*Objective*
Reproduce each of the following lines word for word, leaving out the pictures.

*Extracted data*
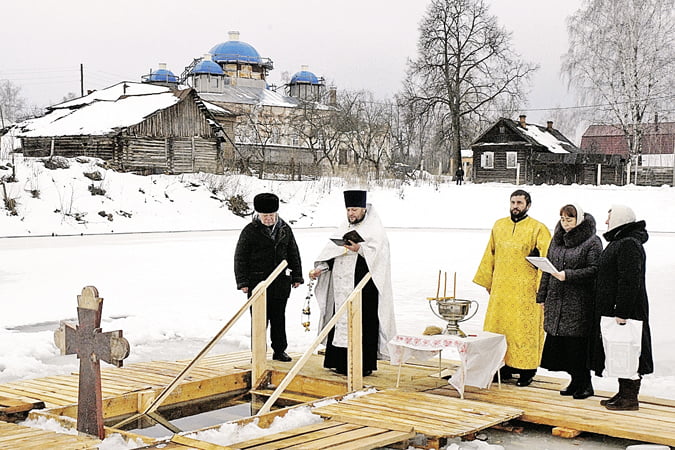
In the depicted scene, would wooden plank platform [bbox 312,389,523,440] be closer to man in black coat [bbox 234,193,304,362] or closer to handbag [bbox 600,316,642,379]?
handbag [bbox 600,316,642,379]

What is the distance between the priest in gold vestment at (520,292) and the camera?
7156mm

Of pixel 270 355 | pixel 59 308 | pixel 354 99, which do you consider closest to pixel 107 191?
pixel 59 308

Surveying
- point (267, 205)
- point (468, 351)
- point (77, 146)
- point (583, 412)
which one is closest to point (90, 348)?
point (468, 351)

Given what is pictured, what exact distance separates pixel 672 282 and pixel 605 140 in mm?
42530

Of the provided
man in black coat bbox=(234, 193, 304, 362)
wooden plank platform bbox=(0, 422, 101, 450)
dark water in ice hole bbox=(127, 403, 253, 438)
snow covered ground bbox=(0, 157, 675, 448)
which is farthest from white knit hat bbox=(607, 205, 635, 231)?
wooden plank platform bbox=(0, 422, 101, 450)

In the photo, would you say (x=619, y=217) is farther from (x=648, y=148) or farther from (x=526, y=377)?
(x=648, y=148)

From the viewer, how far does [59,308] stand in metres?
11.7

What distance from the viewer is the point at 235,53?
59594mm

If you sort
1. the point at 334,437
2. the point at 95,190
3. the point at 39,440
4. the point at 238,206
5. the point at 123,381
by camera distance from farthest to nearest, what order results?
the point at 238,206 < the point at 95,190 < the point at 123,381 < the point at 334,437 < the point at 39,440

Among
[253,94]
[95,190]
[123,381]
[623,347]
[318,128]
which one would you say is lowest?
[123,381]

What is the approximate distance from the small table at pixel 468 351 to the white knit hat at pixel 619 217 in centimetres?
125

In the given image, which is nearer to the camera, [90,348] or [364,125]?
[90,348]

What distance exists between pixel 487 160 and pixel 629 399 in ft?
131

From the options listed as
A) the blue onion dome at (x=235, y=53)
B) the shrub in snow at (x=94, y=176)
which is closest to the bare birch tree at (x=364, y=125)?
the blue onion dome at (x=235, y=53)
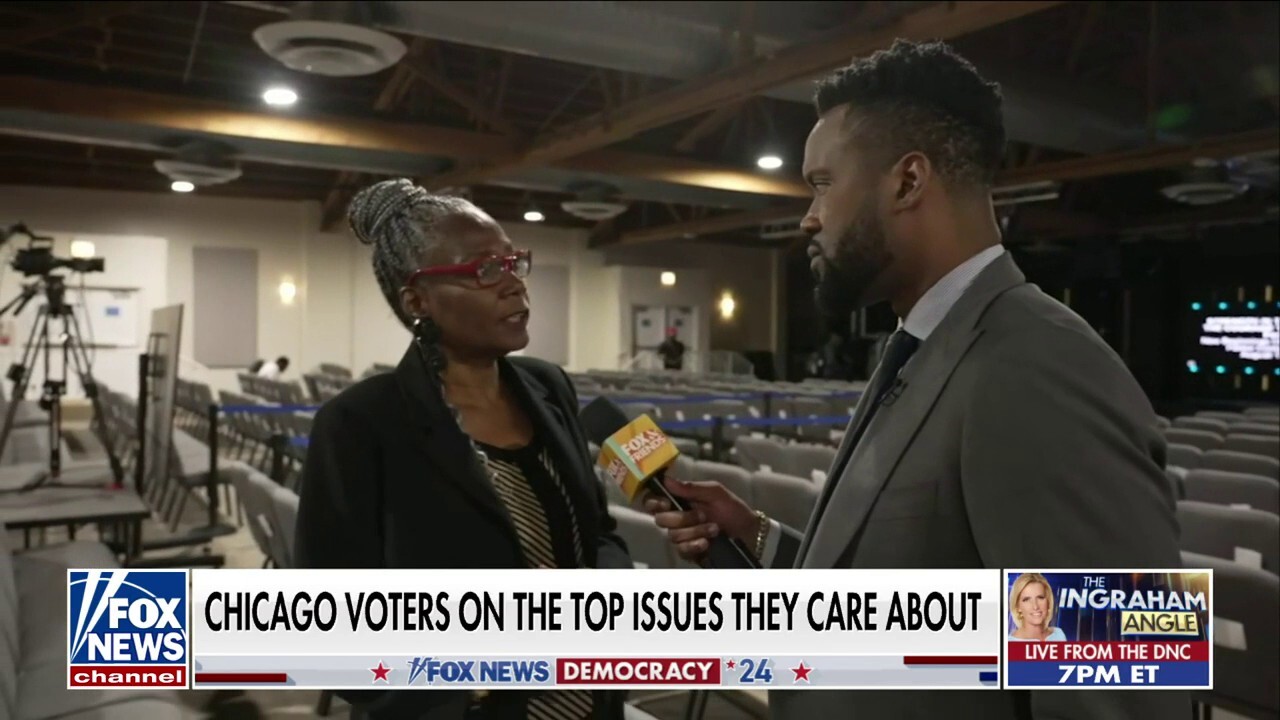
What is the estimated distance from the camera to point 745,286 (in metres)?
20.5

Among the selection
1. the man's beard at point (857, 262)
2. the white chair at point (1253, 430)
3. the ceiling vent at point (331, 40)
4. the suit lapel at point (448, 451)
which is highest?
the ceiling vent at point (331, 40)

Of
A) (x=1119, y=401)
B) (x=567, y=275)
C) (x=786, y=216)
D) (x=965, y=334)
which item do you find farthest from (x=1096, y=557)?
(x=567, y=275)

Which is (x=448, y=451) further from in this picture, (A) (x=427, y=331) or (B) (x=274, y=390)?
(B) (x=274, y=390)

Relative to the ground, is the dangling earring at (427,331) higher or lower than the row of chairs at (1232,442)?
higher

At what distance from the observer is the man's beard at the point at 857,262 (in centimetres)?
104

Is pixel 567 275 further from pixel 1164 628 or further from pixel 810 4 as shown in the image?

*Output of the exercise*
In the depicted scene, would wooden plank platform [bbox 312,389,523,440] be closer to man in black coat [bbox 234,193,304,362] or closer to handbag [bbox 600,316,642,379]?
handbag [bbox 600,316,642,379]

What is the distance between the priest in gold vestment at (520,292) and the camera?
7156mm

Of pixel 270 355 | pixel 59 308 | pixel 354 99, which do you consider closest to pixel 107 191?
pixel 59 308

Surveying
- point (267, 205)
- point (468, 351)
- point (77, 146)
- point (583, 412)
which one is closest to point (90, 348)?
point (468, 351)

Given what is pictured, what exact distance separates pixel 672 282 and pixel 605 140 in mm?
42530

Of the provided
man in black coat bbox=(234, 193, 304, 362)
wooden plank platform bbox=(0, 422, 101, 450)
dark water in ice hole bbox=(127, 403, 253, 438)
snow covered ground bbox=(0, 157, 675, 448)
which is farthest from white knit hat bbox=(607, 205, 635, 231)?
wooden plank platform bbox=(0, 422, 101, 450)

In the photo, would you say (x=619, y=217) is farther from (x=648, y=148) or farther from (x=526, y=377)?
(x=648, y=148)

From the viewer, how far does [59,308] stand in metres?
11.7

What distance from the viewer is the point at 235,53?
59594mm

If you sort
1. the point at 334,437
2. the point at 95,190
3. the point at 39,440
4. the point at 238,206
5. the point at 123,381
by camera distance from farthest to nearest, what order results?
the point at 238,206 < the point at 95,190 < the point at 123,381 < the point at 334,437 < the point at 39,440

Among
[253,94]
[95,190]
[123,381]
[623,347]
[318,128]
which one would you say is lowest?
[123,381]

What is the approximate distance from the small table at pixel 468 351 to the white knit hat at pixel 619 217 in centimetres?
125

In the given image, which is nearer to the camera, [90,348] or [364,125]?
[90,348]

What distance exists between pixel 487 160 and pixel 629 399 in ft?
131

From the options listed as
A) the blue onion dome at (x=235, y=53)
B) the shrub in snow at (x=94, y=176)
which is closest to the bare birch tree at (x=364, y=125)?
the blue onion dome at (x=235, y=53)
What is the estimated distance from the camera to point 745,286 (in metres)?
20.5

Among the selection
1. the man's beard at point (857, 262)
2. the white chair at point (1253, 430)
3. the ceiling vent at point (331, 40)
4. the suit lapel at point (448, 451)
which is highest?
the ceiling vent at point (331, 40)

Of
A) (x=1119, y=401)
B) (x=567, y=275)
C) (x=786, y=216)
D) (x=965, y=334)
which item do you find farthest from (x=1096, y=557)?
(x=567, y=275)

Which is (x=448, y=451) further from in this picture, (A) (x=427, y=331) or (B) (x=274, y=390)?
(B) (x=274, y=390)

Relative to the ground, is the dangling earring at (427,331) higher or lower than the row of chairs at (1232,442)?
higher

At what distance from the observer is the man's beard at the point at 857,262 (in centimetres)?
104

Is pixel 567 275 further from pixel 1164 628 or further from pixel 810 4 as shown in the image?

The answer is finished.